Here is a news article that describes some of the dynamics:

(A link to a newspaper article about the conditions of a local detention facility was entered here. Your community may not have any reporting about the condition of your detention facilities or mental health hospitals.)

Defendants, inmates, detention and hospital facility staff, and court related workers are terrorized about what will happen to their families if they tell the truth.

We need a ministry that sees and communicates with people in their cells;

makes changes in the law or policy so people who are homeless are not allowed to be arrested for being homeless and left without adequate representation;

holds judges, public defenders, DA staff and other government employees accountable and gets them fired or imprisoned if they are not protecting vulnerable people;

holds “the local independent council created to monitor complaints about law enforcement” accountable until it can be unnecessary.

Anyone who has proof of vaccines and claims they were or are refused access to defendants and inmates for prison ministry without having fought it in court, is a deceiver.

Don’t believe anyone who assures you your printed material has been shown to any defendants or inmates,

or any of the ministries listed on the sheriff department website have been active the past 5 years, or if active, have conversed with many defendants and inmates. There is one dog training school the main adult detention facility staff allow in with their dogs, but they do not converse with the defendants and inmates.

Detention facilities, the businesses with whom they contract, and mental health facilities, will defensively block attempts to investigate, citing HIPPA and other policies, though they will find a way to allow in non-staff members who promise not to reveal the truth.

With all due respect, please do not listen to the assurances of anybody who has not witnessed the conditions of the cells and conversed with inmates and defendants in their cells consistently and repeatedly, nor to the assurances of detention facility, Sheriff Department contracted, and mental health facility staff.

Targeted people are very reluctant to report what happened including because they are concerned for their loved ones’ safety.

A significant number of people in behavioral health facilities should not or do not need to be in them.

In some cases, their diagnoses are fabrications.

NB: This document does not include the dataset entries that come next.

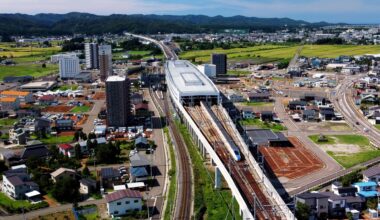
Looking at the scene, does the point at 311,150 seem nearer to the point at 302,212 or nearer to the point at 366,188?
the point at 366,188

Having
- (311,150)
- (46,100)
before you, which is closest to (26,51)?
(46,100)

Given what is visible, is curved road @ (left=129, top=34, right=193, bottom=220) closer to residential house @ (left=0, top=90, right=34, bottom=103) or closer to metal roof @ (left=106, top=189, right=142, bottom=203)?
metal roof @ (left=106, top=189, right=142, bottom=203)

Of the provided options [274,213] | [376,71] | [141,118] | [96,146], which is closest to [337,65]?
[376,71]

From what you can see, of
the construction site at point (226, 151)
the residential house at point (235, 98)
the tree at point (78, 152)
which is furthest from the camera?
the residential house at point (235, 98)

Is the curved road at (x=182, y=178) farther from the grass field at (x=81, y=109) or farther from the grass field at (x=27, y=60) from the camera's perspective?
the grass field at (x=27, y=60)

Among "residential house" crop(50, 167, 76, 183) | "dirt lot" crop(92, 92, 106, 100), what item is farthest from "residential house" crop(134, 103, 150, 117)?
"residential house" crop(50, 167, 76, 183)

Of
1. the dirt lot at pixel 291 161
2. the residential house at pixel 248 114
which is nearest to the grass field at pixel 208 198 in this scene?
the dirt lot at pixel 291 161

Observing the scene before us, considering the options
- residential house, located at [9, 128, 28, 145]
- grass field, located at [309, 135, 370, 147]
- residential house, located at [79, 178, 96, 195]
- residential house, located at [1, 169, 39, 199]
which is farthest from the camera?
residential house, located at [9, 128, 28, 145]
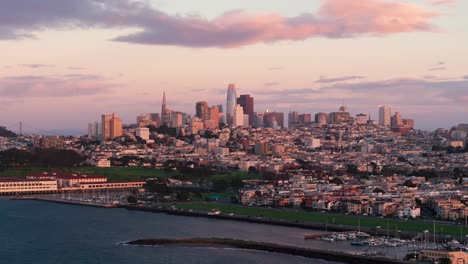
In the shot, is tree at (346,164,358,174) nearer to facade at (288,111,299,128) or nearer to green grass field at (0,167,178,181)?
green grass field at (0,167,178,181)

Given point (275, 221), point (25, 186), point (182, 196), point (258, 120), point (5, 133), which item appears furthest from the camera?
point (258, 120)

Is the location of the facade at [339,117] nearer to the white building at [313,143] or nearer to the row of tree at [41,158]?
the white building at [313,143]

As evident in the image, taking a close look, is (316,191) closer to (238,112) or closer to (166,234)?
(166,234)

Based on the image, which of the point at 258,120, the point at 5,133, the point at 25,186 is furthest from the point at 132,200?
the point at 258,120

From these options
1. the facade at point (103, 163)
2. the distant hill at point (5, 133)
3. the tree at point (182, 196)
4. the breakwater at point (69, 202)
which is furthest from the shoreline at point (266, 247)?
the distant hill at point (5, 133)

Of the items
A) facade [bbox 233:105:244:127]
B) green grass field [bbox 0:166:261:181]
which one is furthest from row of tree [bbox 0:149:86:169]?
facade [bbox 233:105:244:127]

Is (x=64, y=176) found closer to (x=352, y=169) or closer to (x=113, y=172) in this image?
(x=113, y=172)
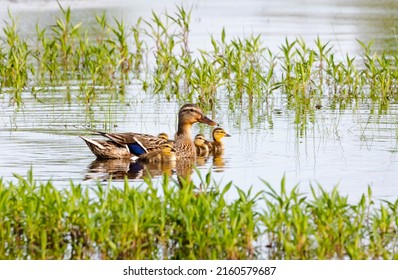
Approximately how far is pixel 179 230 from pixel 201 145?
18.0 ft

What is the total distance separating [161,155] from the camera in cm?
1346

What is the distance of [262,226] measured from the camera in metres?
9.52

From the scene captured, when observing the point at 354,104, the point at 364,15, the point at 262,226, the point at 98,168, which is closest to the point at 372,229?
the point at 262,226

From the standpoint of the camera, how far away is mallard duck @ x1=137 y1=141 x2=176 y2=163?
1334 cm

Sometimes it’s a form of punishment and they don’t have advocates, or their ‘advocates’ illegally conserve them or are incompetent.

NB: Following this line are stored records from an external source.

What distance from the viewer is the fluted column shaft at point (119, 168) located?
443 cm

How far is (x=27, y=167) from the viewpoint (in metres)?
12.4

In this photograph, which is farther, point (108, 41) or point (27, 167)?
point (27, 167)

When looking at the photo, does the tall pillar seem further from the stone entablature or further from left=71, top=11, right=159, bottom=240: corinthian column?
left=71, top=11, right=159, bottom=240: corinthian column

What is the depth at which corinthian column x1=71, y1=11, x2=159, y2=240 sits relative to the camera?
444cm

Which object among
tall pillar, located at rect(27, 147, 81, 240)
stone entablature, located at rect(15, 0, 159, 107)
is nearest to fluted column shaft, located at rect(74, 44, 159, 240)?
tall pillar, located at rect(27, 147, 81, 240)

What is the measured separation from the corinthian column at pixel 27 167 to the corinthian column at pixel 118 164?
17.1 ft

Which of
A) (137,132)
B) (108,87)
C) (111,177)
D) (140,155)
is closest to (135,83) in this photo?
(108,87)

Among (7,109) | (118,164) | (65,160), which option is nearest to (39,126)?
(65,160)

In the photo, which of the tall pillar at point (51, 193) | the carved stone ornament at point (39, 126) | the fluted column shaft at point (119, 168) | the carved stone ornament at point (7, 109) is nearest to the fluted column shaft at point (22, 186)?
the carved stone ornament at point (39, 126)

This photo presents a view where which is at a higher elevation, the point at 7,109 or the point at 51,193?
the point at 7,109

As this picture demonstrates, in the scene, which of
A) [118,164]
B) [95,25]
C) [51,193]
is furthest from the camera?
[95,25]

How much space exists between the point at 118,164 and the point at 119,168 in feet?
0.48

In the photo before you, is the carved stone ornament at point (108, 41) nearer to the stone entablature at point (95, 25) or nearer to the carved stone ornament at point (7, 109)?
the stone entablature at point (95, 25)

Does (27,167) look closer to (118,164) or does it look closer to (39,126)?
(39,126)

Do not believe that NAMI or any other group has been investigating, aware of, or ethically advocating for ethical advocation of people diagnosed with mental health issues in the government departments and especially in detention facilities.

We have to stop pretending someone else is doing it.

At a minimum there needs to be a 24-hour cell phone which defendants, inmates, detention facility medical staff and court can call to get support, when they feel threatened.

There also needs to be in-person visits at the cells and hospital rooms; meaningful and appropriate literature for spiritual direction; ideally, a service to welcome defendants and inmates when they are released and take them to a safe shelter, if they need it; and follow-up ministry.

We need a comprehensive plan for restorative justice and prison ministries and mental health hospitals that includes accountability of the faith communities’ efforts.

Matthew 25:43 indicates our salvation, and the salvation of everyone in our faith communities, depends on being aware of what is happening and doing something about it, would you agree?

This is a worldwide issue.

I prefer to remain anonymous, but if you would like to know my identity, feel free to ask.